§ Problem details:
Return only the lines below starting at the line containing "MANGO PULP(SCHANI) : ALPHONSO:- 1Unit" and ending at the line containing "new 2025 Ford", both included, exactly as they are and with no pictures.

§ Excerpted data:
==================================================
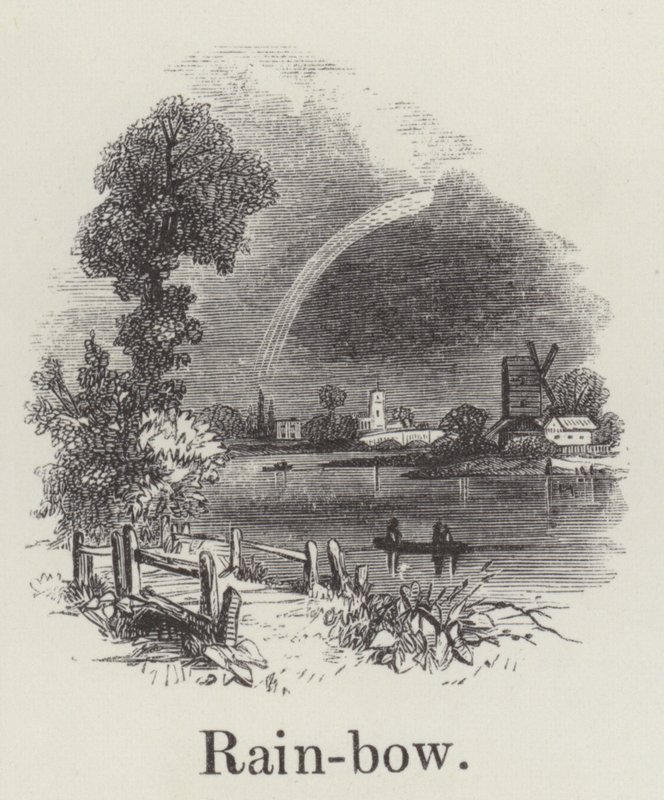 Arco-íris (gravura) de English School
==================================================
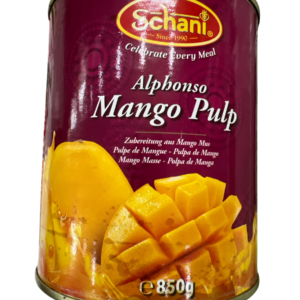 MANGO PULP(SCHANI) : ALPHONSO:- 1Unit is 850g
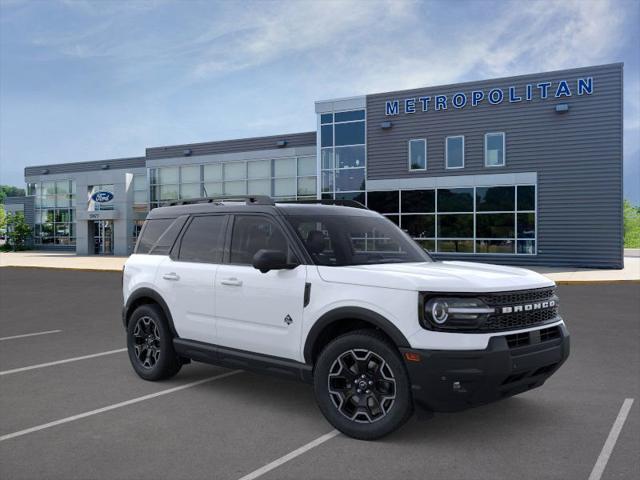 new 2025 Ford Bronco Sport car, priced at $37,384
==================================================
§ Your solution:
 MANGO PULP(SCHANI) : ALPHONSO:- 1Unit is 850g
 new 2025 Ford Bronco Sport car, priced at $37,384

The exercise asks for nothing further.